What the task requires:
Return, word for word, the passage of the Cobalt Strike post below that runs from "Rasta Mouse" up to and including "to some degree.".

Source document:

★ ★ ★ ★ ★ ★ ★

UDRL, SleepMask, and BeaconGate
2024-11-30 09:54:48 Author: rastamouse.me(查看原文) 阅读量:11 收藏

Rasta Mouse

7 min read

I've been looking into Cobalt Strike's UDRL, SleepMask, and BeaconGate features over the last couple of days. It took me some time to understand the relationship between these capabilities, so the aim of this post is to provide a concise overview for those looking into these aspects of Beacon and hopefully provide a leg-up for developers. Each of these features can be used independently to bring custom evasion capabilities to various parts of Beacon, but perhaps more interestingly, they can also interoperate to some degree.

User-Defined Reflective Loader

Beacon is nothing more than a Windows DLL that needs to be loaded into a process to run. There are multiple ways to do this, but Beacon is designed after Stephen Fewer's Reflective DLL Injection technique. This is a DLL that's responsible for loading itself by implementing its own PE loader. The DLL exports a function called ReflectiveLoader, which when called, walks over its own image and maps a new copy of itself into memory. It must satisfy the DLL's runtime requirements by resolving its import table and performing relocations etc. It then locates and executes its entry point, DllMain, at which point, Beacon is up and running.

The behaviour of the reflective loader can be influenced via Malleable C2. For example, one of the things stage.obfuscate does is instruct the reflective loader to map Beacon into memory without its headers. There are other options such as stage.allocator, which changes the API used to allocate new memory for Beacon; stage.magic_pe overrides the PE character marker in Beacon's NT Headers; and stage.stomppe instructs the reflective loader to stomp the MZ, PE, and e_lfanew values after it maps Beacon into memory.

The User-Defined Reflective Loader (UDRL) allows operators to replace Beacon's default reflective loader with their own custom implementation. This allows them to go above and beyond the customisations exposed by Malleable C2. Want to use an allocation API that isn't available in stage.allocator? No problem. Want to stomp more bytes than stage.magic_mz permits? Go for it.

This is the structure of what a very basic UDRL could look like (lots of code excluded for brevity).

extern "C" {
#pragma code_seg(".text$a")

★ ★ ★ ★ ★ ★ ★

Dataset excerpt:
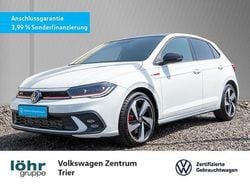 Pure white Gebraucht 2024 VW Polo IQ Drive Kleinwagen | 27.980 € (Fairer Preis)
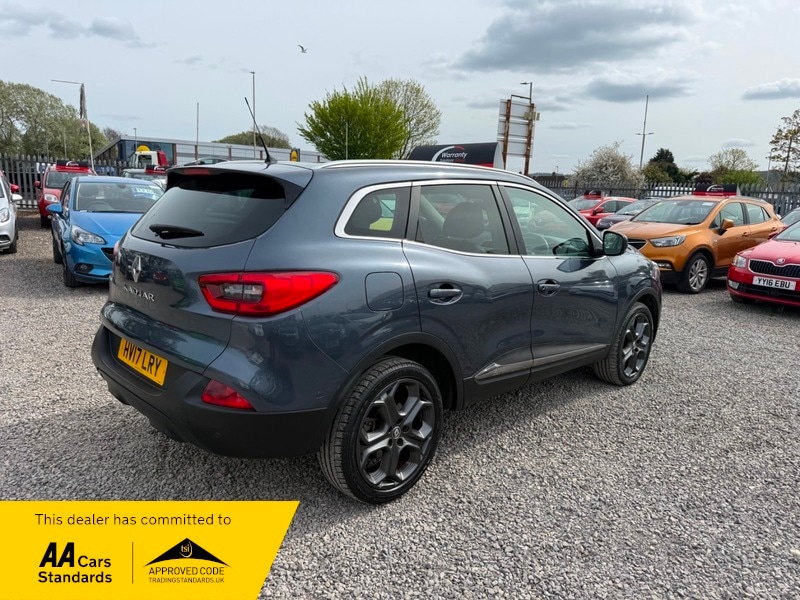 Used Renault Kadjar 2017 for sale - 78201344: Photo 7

★ ★ ★ ★ ★ ★ ★

Solution for this exercise:
Rasta Mouse

7 min read

I've been looking into Cobalt Strike's UDRL, SleepMask, and BeaconGate features over the last couple of days. It took me some time to understand the relationship between these capabilities, so the aim of this post is to provide a concise overview for those looking into these aspects of Beacon and hopefully provide a leg-up for developers. Each of these features can be used independently to bring custom evasion capabilities to various parts of Beacon, but perhaps more interestingly, they can also interoperate to some degree.